Author: Joey Seeber Original Publication: CPO Magazine
Even before our most recent national election, candidate Joe Biden signaled a tougher regulatory climate on data privacy would be on the way should he prevail. But just as quickly as Biden was elected, hopes for a federal privacy law faded, no doubt in recognition of the daunting task of ushering privacy legislation through Congress. However, in an attempt to revive an initiative already on life support, the administration issued an executive order in July, cleverly linking data privacy with requirements to more closely scrutinize M&A activity.
The executive order implicitly recognizes that, in business, data is the most precious of assets. Corporations rely on consumer data for marketing, sales, and new product development. At the same time, recent European and U.S. state legislation indicates protecting personal information is a topic of widespread concern. Biden’s executive order acknowledges both the inherent value of consumer data and the importance of data privacy compliance requirements during mergers and acquisitions.
Beyond the usual scrutiny for anti-competitive market concentration, the new executive order specifically calls for strict oversight of M&A activity among big tech, expressing concern about“…the rise of the dominant Internet platforms, especially as they stem from serial mergers, the acquisition of nascent competitors…[and] the aggregation of data….”
Antitrust Inquiry + Data Privacy = Game Changed
U.S. federal laws still allow companies wide latitude when dealing with consumer data. We don’t address consumer data protection and privacy with the same rigor as many other countries. The EU has taken the lead in data privacy with the General Data Protection Regulation (GDPR), containing specific and wide-ranging protections for all European citizens. Similar protections have been enacted in some individual U.S. states, but federal legislation has stalled and appears to lack the support necessary to move forward any time soon.
The administration’s decision to take the regulatory route in lieu of legislation to address data privacy is a creative and strategic approach that has not been widely appreciated. Federal agencies, operating independently and executing administrative regulations promulgated by the administration, are much more likely to have success enforcing the protection of consumer data, and will do so faster and with virtually no judicial oversight—and all without the messy process of federal legislation.
So far, the changes introduced in the executive order have not deterred businesses from forging ahead with M&A activity, albeit with greater scrutiny and increased workload for corporate legal teams and their advisors in pre-merger due diligence. It’s also likely that responding to second requests will become commensurately more demanding and complex.
Even before Biden’s executive order, the production burden for second requests in large M&A cases was massive. Reviews can involve tens of millions of documents from hundreds of custodians. Precise production candidacy guidelines must be strictly followed. Timelines can be aggressive and non-negotiable. Legal teams must ensure compliance with intricate international data transfer and production regulations, and U.S./EU cases must navigate differing requirements from both jurisdictions, simultaneously.

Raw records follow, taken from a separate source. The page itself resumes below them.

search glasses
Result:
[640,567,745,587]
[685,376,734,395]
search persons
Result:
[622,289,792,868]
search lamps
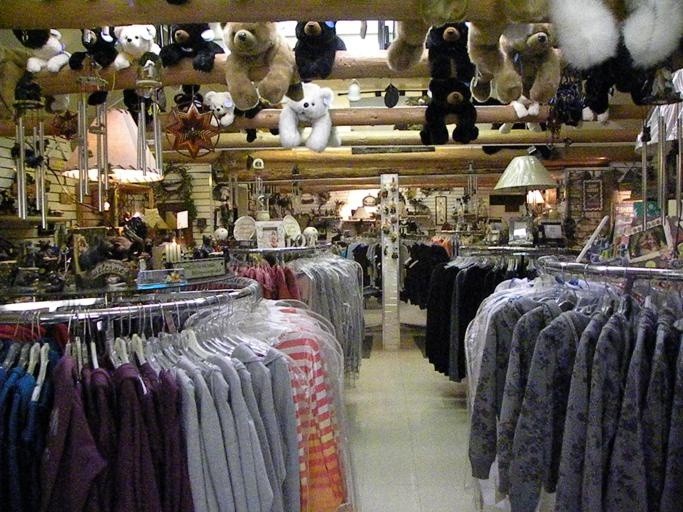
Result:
[493,156,559,193]
[348,78,360,102]
[60,108,164,183]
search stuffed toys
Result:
[13,0,683,153]
[13,1,683,152]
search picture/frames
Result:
[509,217,533,244]
[435,195,447,226]
[541,223,562,240]
[255,221,285,248]
[582,179,604,212]
[622,218,674,263]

Compliance will now be even more burdensome. Regulators will likely ask for more information on every M&A proposal of substance, and there will be significantly more data to be reviewed.
So how can legal teams brace themselves for these new challenges?
Double down on preparation well before deciding to press “go” on a major transaction. Key areas to consider include:
- First, there’s staffing: The labor market is tight, and demand is particularly high for tech-savvy legal talent. Legal teams must manage staffing levels to retain a deep bench of qualified attorneys and ensure that data experts are ready to meet the increasing demands of M&A scrutiny.
- Next, technology will become even more critical to perform M&A due diligence accurately, on time, and on budget. Advanced analytics tools reduce the need for manual, linear review of documents and help manage increasing data volumes.
- Thirdly, external resources must be assessed at an early stage. Few organizations have the bandwidth to complete the huge amount of pre-M&A activity using in-house resources alone. New regulations will lead to a substantial uptick in demand for outside help. Any outside provider should be equipped to handle higher workloads and greater data volumes. There will be increased competition for the services of better firms. Forge those relationships now.
- Finally, keep abreast of evolving policies. Although organizations planning M&A activity are already bracing for more intense regulatory scrutiny, there remains uncertainty about how exactly that will play out. In the meantime, companies can help themselves by closely monitoring the activity of the Federal Trade Commission and the Department of Justice in new acquisitions. Additionally, organizations should be aware of subtle and evolving differences in data privacy and compliance rules among various regions and states, and be ready to proactively remediate or update their data-handling practices, from management and retention policies to security and compliance.
In summary, we should expect changes to M&A due diligence and enforcement of data privacy compliance to evolve quickly. Rather than waiting for stalled legislation to pass, the administration is relying on regulatory bodies to implement stricter data privacy and consumer rights protection. While this is arguably good news for those interested in preserving consumer data privacy, it will increase the burden on legal teams in advance of any M&A activity. As the situation unfolds, these teams will need skilled specialists to turn around discovery and responses to second requests within regulators’ deadlines.
Companies looking toward a merger or acquisition should be preparing now to update data governance practices and retention policies, assess staffing levels, check technology security capabilities, and determine the right mix of internal and external resources to meet the challenge of intensified regulatory scrutiny.